In my previous post, I mentioned that W.L. Gore & Associates limits their plants to 150 people. A Gore associate named Bob Hen said, "People used to ask me, how do you do your long-term planning. And I’d say, that’s easy, we put a hundred and fifty parking spaces in the lot, and when people start parking on the grass, we know it’s time to build a new plant." They don’t add to the existing plant, or start double shifts or anything, they just build a new plant with another 150 parking spaces. Why 150? "We found again and again that things get clumsy at a hundred and fifty," said Wilbert "Bill" Gore, the late founder of the company.
The Hutterites, a religious group that came out of the same tradition as the Amish and Mennonites, have a strict policy that every time one of their colonies approaches 150 people, they split in two and start a new one. They’ve been doing this for hundreds of years. Why 150? "Keeping things under 150 just seems to be the best and most efficient way to manage a group of people," a Hutterite leader said, "When things get larger than that, people become strangers to one another."

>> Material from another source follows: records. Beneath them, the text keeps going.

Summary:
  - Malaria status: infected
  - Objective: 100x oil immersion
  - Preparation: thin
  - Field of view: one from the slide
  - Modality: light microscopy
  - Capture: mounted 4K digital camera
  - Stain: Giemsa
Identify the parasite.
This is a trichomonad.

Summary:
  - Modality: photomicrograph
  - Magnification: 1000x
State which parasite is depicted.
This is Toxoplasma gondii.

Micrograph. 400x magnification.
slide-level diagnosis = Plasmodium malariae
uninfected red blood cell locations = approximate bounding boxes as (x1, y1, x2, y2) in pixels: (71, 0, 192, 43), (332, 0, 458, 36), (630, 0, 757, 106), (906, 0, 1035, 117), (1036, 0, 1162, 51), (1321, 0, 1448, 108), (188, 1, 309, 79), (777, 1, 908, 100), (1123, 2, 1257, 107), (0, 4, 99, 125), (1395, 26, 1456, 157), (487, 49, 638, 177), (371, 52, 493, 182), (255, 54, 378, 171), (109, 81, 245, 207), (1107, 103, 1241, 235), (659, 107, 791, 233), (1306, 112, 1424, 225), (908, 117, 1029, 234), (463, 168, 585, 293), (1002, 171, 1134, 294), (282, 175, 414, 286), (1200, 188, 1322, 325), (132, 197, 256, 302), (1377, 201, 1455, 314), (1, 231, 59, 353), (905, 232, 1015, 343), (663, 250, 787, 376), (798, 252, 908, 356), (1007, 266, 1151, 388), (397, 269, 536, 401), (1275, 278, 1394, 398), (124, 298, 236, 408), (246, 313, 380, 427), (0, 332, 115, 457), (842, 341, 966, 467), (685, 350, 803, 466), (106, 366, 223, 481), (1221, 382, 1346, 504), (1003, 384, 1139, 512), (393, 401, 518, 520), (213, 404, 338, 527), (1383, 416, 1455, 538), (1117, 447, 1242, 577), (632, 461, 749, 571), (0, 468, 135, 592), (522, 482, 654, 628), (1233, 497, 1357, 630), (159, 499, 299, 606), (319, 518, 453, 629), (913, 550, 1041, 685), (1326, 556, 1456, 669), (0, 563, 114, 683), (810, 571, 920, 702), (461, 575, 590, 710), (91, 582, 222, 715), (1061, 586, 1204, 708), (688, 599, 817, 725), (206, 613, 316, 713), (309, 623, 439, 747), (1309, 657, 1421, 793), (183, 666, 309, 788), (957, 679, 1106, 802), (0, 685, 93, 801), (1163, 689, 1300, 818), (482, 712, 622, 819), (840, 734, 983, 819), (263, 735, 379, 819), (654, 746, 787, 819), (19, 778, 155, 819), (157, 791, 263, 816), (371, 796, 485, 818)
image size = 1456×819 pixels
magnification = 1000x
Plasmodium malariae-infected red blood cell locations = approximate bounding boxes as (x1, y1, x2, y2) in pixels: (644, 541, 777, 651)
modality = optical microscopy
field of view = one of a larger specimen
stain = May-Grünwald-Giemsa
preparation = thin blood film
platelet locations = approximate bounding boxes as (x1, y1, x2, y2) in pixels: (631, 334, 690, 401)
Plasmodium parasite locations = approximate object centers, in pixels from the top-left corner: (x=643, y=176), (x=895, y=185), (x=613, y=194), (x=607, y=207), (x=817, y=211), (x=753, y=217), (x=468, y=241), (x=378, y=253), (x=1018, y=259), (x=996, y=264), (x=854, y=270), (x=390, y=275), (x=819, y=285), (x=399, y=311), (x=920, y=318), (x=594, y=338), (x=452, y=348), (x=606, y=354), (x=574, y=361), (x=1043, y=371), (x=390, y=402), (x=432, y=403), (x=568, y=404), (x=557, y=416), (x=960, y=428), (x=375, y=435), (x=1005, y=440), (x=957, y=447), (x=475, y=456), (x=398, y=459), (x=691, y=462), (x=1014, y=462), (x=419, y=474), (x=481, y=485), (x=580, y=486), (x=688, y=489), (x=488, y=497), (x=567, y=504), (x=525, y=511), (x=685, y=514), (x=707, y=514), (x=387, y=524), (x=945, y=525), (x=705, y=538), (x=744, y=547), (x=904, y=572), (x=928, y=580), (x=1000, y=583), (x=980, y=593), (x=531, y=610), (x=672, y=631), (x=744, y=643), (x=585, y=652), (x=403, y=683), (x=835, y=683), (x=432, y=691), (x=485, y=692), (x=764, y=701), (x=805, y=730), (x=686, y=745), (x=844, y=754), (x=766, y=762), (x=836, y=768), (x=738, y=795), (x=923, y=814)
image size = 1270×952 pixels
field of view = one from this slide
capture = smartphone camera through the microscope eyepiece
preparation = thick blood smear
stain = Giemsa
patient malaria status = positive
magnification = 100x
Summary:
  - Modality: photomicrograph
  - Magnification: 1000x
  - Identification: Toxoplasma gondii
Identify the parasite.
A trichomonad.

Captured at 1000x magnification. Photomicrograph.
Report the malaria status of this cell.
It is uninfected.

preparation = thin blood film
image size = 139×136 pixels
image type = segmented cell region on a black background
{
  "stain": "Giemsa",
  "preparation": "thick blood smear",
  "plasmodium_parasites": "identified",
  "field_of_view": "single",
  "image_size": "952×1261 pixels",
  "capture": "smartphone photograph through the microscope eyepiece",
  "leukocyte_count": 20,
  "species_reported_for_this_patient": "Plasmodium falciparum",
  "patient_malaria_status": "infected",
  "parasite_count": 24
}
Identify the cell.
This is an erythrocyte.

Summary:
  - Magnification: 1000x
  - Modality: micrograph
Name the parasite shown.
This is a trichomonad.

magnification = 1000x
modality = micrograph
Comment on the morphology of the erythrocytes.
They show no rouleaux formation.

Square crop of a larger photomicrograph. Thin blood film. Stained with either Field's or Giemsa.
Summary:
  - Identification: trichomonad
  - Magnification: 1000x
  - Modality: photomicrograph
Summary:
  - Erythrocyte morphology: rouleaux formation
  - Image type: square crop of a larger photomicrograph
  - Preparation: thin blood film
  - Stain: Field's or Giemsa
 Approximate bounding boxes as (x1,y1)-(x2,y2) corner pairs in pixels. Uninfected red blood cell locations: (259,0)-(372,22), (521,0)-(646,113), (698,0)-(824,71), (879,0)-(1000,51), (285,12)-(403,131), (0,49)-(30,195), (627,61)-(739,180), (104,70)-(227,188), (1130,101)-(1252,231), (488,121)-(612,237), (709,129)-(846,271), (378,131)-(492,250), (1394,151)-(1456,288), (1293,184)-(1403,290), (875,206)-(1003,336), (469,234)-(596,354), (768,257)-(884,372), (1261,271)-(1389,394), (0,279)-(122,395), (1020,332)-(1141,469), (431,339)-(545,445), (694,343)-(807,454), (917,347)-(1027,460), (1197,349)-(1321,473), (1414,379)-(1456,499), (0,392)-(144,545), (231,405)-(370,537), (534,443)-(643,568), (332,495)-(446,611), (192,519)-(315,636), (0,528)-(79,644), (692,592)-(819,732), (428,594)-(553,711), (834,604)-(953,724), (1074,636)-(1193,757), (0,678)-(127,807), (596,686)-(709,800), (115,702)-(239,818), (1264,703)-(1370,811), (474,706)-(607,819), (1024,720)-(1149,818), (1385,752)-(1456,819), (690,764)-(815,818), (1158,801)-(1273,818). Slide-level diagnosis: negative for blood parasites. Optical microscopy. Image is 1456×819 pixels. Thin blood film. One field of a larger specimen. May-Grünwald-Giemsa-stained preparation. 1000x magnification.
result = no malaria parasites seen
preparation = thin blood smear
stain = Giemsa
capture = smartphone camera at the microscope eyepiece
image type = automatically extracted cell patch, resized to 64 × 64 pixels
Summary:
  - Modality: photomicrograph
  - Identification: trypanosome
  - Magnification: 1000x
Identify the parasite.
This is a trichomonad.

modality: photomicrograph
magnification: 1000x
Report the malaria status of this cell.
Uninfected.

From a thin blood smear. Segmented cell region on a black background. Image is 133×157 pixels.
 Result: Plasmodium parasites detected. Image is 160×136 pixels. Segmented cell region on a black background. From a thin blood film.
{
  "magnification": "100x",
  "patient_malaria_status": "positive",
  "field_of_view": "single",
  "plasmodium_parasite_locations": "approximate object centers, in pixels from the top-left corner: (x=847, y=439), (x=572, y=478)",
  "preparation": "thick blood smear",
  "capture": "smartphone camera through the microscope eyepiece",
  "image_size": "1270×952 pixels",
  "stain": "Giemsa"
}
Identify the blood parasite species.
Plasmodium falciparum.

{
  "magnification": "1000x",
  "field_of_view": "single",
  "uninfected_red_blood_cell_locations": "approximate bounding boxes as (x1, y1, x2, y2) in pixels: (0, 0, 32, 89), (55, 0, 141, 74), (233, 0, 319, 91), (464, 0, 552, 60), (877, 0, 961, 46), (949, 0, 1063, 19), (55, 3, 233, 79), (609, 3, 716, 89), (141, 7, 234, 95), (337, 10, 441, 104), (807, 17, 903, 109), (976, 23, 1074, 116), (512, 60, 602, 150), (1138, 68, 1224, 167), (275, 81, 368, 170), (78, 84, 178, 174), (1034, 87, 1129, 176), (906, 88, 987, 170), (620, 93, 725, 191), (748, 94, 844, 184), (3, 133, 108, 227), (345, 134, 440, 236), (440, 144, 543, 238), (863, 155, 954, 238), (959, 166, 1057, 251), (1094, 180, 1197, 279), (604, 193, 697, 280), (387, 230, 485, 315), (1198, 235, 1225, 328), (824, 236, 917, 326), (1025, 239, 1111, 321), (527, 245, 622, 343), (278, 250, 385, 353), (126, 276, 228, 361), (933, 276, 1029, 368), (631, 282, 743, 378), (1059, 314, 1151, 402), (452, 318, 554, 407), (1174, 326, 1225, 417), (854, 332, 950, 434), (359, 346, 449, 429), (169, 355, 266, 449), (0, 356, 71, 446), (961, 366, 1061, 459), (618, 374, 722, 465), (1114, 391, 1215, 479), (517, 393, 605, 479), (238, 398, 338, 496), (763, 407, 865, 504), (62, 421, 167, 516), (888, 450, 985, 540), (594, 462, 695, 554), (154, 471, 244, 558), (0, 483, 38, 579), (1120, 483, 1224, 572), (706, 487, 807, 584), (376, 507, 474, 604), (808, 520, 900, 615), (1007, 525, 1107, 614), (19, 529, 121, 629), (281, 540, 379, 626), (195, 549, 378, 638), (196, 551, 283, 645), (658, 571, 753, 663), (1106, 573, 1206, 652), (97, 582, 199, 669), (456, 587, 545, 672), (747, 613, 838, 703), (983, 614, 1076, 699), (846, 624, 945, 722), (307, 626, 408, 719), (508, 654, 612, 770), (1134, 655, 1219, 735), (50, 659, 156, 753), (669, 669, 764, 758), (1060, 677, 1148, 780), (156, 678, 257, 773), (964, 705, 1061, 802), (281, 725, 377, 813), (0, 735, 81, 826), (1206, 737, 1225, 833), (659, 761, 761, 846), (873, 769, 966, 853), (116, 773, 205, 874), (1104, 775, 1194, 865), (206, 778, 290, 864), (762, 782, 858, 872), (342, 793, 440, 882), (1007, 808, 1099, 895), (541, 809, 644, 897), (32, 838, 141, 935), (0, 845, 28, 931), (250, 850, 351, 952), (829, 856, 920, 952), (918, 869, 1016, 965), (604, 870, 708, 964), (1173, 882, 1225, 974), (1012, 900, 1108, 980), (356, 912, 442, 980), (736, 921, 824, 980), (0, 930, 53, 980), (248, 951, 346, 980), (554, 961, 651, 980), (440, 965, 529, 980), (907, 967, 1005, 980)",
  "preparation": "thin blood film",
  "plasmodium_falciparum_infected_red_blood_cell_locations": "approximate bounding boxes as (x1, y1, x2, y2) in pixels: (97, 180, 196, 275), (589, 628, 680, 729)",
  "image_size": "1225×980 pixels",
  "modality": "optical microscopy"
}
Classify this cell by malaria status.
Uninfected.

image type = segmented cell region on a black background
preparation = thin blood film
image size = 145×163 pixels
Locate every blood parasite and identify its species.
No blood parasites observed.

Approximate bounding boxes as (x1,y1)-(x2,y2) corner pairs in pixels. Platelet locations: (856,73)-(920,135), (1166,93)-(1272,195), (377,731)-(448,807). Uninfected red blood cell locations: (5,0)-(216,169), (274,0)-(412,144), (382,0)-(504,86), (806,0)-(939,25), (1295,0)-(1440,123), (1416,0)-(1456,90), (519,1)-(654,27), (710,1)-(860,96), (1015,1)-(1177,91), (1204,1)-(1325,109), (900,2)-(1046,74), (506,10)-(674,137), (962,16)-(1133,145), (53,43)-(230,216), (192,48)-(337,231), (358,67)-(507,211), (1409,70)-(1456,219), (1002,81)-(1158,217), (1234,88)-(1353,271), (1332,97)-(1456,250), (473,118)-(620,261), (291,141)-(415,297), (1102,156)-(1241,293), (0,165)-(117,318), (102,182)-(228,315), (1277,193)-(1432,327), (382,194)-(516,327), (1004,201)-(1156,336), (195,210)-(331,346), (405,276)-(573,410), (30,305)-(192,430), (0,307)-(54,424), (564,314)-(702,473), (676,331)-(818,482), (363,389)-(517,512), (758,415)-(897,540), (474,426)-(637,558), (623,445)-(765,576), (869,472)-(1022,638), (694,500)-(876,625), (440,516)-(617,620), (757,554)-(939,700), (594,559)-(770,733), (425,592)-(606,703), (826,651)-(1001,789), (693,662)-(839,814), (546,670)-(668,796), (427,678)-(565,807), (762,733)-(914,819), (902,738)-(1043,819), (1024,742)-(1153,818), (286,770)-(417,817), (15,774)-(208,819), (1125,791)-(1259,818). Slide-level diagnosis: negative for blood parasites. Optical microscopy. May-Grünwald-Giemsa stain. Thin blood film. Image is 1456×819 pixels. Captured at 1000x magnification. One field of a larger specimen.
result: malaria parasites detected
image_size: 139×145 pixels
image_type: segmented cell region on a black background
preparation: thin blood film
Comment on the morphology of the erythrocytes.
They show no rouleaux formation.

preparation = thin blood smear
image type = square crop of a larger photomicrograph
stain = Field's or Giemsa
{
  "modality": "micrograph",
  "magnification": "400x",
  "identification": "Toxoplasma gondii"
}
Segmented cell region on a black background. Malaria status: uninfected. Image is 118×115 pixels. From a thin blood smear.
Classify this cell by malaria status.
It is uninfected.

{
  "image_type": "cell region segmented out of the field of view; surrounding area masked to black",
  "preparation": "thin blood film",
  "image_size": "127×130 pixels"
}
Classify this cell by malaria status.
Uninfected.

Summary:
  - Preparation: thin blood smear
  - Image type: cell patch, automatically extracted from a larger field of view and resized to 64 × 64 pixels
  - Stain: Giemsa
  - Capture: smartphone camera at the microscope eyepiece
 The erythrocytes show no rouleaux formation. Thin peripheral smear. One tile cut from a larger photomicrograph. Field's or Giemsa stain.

Military planners over the years have arrived at a rule of thumb that says functional fighting units cannot be substantially larger than 200 men, despite advances in technology that we might think would increase efficiency and the ability for larger groups to coordinate their efforts. The reason probably has soemthing to do with the fact that for people to work together as a unit, they have to be familiar with each other, the raw fact is that human beings are limited in the number of people we can be familiar with (again, despite technology – just because you have 9000 "friends" on your Myspace account doesn’t mean you have 9000 friends).
Of course it’s possible to do all these things with larger groups, but when groups are larger than 150, you have to impose structural and hierarchical rules and regulations to command loyalty and cohesion. When the groups are under 150, "orders can be implemented and unruly behavior controlled on the basis of personal loyalties and direct man-to-man contacts. With larger groups this becomes impossible," says anthropologist Robin Dunbar, who has done some convincing research on the "social capacity" of humans.
It’s fascinating that all of these varying groups have arrived at 150 as an optimal number for "informal" structure and cohesion to take place. I wonder if it says anything about how we build and structure our churches as they grow. Malcolm Gladwell says of W.L. Gore & Associates, "In order to be unified–in order to spread a specific, company ideology to all of its employees–Gore had to break itself up into semi-autonomous pieces. That is the paradox of the epidemic: that in order to create one contagious movement, you often have to create many small movements first."